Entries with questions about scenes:
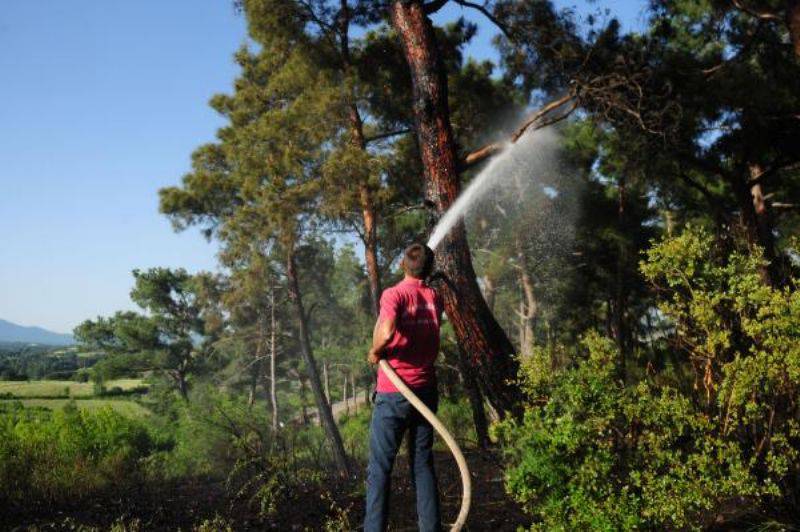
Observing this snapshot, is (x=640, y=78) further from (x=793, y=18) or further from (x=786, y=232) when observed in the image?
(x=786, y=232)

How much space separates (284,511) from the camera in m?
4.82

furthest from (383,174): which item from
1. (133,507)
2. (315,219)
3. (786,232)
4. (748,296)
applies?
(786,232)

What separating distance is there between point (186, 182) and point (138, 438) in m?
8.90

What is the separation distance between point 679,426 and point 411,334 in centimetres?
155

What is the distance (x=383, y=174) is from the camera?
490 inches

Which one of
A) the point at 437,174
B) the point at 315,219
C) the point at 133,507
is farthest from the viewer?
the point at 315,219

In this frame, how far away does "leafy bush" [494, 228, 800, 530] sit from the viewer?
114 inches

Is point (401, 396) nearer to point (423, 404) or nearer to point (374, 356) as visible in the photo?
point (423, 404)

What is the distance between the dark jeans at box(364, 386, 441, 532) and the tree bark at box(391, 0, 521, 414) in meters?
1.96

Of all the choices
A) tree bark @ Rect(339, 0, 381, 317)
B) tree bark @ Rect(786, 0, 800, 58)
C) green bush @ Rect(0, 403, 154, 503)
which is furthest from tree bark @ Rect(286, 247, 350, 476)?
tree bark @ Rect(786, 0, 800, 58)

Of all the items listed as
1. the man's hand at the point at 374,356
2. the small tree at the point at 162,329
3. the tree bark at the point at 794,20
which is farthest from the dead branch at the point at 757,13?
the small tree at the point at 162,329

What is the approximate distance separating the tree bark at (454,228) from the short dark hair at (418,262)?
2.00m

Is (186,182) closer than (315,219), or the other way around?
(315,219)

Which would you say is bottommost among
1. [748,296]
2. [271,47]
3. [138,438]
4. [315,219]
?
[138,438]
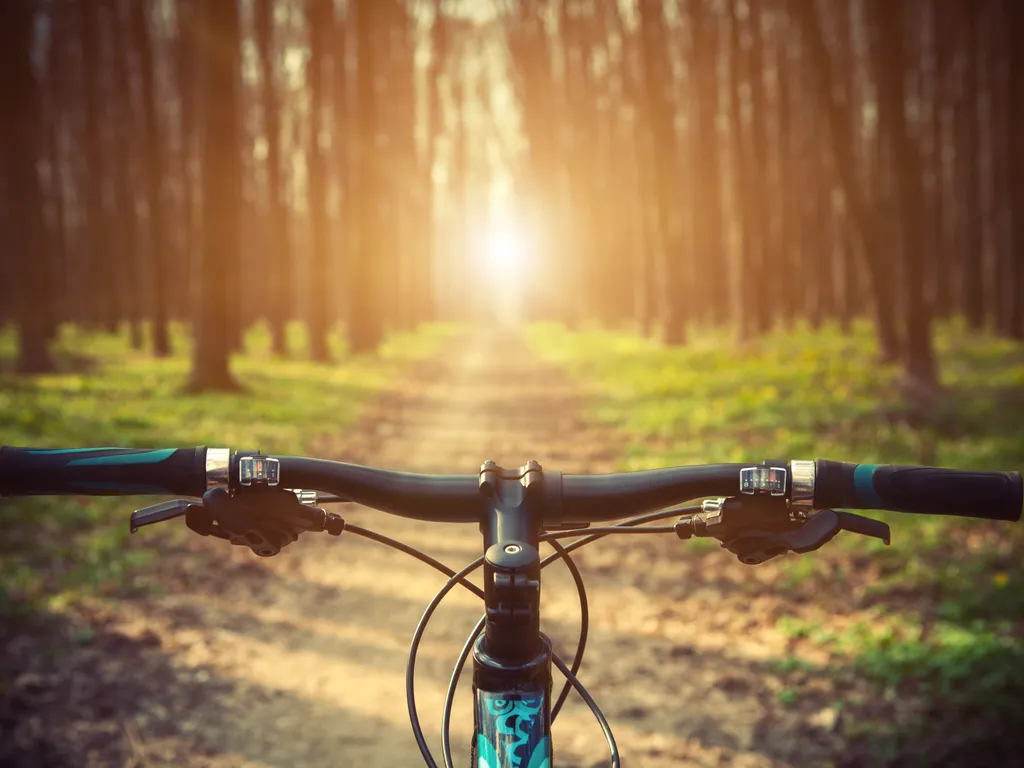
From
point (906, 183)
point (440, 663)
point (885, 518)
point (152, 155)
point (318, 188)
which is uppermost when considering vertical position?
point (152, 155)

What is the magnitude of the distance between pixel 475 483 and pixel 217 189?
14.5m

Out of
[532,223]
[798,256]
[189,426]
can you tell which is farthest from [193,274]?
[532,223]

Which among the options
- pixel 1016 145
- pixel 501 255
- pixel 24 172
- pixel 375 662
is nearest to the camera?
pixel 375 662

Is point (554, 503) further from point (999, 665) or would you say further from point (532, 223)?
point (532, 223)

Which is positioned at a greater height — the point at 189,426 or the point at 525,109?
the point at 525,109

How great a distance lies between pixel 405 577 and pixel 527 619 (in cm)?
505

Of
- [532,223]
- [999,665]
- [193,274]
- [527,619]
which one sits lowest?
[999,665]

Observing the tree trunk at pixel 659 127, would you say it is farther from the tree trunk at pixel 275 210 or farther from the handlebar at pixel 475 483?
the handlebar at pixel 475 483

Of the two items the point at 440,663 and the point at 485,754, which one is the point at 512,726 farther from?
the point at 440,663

Task prompt :: Express every line of the entries above as a JSON list of strings, one string per line, leaving out blank lines and the picture lines.

Completed task ::
[
  "Observing this snapshot, is (x=640, y=78) further from (x=793, y=18) or further from (x=786, y=232) when observed in the image?",
  "(x=786, y=232)",
  "How much space separates (284,511) from the camera in m?",
  "4.82",
  "furthest from (383,174): which item from",
  "1. (133,507)",
  "2. (315,219)",
  "3. (786,232)",
  "4. (748,296)",
  "applies?",
  "(786,232)",
  "What separating distance is there between point (186, 182) and point (138, 438) in m?",
  "8.90",
  "What is the separation distance between point 679,426 and point 411,334 in centimetres?",
  "155",
  "What is the distance (x=383, y=174) is from the camera?",
  "490 inches",
  "Which one of",
  "A) the point at 437,174",
  "B) the point at 315,219",
  "C) the point at 133,507",
  "is farthest from the viewer?",
  "the point at 315,219",
  "In this frame, how far away does \"leafy bush\" [494, 228, 800, 530] sit from the viewer?",
  "114 inches",
  "Is point (401, 396) nearer to point (423, 404) or nearer to point (374, 356) as visible in the photo?",
  "point (423, 404)",
  "What is the distance between the dark jeans at box(364, 386, 441, 532) and the tree bark at box(391, 0, 521, 414) in meters?",
  "1.96",
  "Of all the choices",
  "A) tree bark @ Rect(339, 0, 381, 317)",
  "B) tree bark @ Rect(786, 0, 800, 58)",
  "C) green bush @ Rect(0, 403, 154, 503)",
  "which is furthest from tree bark @ Rect(286, 247, 350, 476)?",
  "tree bark @ Rect(786, 0, 800, 58)",
  "Of all the items listed as",
  "1. the man's hand at the point at 374,356",
  "2. the small tree at the point at 162,329",
  "3. the tree bark at the point at 794,20",
  "which is farthest from the dead branch at the point at 757,13?",
  "the small tree at the point at 162,329",
  "What is the approximate distance separating the tree bark at (454,228) from the short dark hair at (418,262)?",
  "2.00m",
  "Is (186,182) closer than (315,219), or the other way around?",
  "(315,219)",
  "Which would you say is bottommost among",
  "1. [748,296]",
  "2. [271,47]",
  "3. [138,438]",
  "4. [315,219]",
  "?",
  "[138,438]",
  "From",
  "point (906, 183)",
  "point (440, 663)",
  "point (885, 518)",
  "point (152, 155)",
  "point (318, 188)",
  "which is uppermost when considering vertical position?",
  "point (152, 155)",
  "What is the magnitude of the distance between pixel 475 483 and pixel 217 189?",
  "14.5m",
  "Out of",
  "[532,223]",
  "[798,256]",
  "[189,426]",
  "can you tell which is farthest from [193,274]?",
  "[532,223]",
  "Which among the options",
  "- pixel 1016 145",
  "- pixel 501 255",
  "- pixel 24 172",
  "- pixel 375 662",
  "is nearest to the camera?",
  "pixel 375 662",
  "Is point (554, 503) further from point (999, 665) or would you say further from point (532, 223)?",
  "point (532, 223)",
  "Which is positioned at a greater height — the point at 189,426 or the point at 525,109?",
  "the point at 525,109",
  "How great a distance lies between pixel 405 577 and pixel 527 619 (in cm)?",
  "505",
  "Of",
  "- [532,223]",
  "- [999,665]",
  "- [193,274]",
  "- [527,619]",
  "which one sits lowest?",
  "[999,665]",
  "Observing the tree trunk at pixel 659 127, would you say it is farther from the tree trunk at pixel 275 210 or farther from the handlebar at pixel 475 483?",
  "the handlebar at pixel 475 483",
  "Of the two items the point at 440,663 and the point at 485,754, which one is the point at 512,726 farther from?",
  "the point at 440,663"
]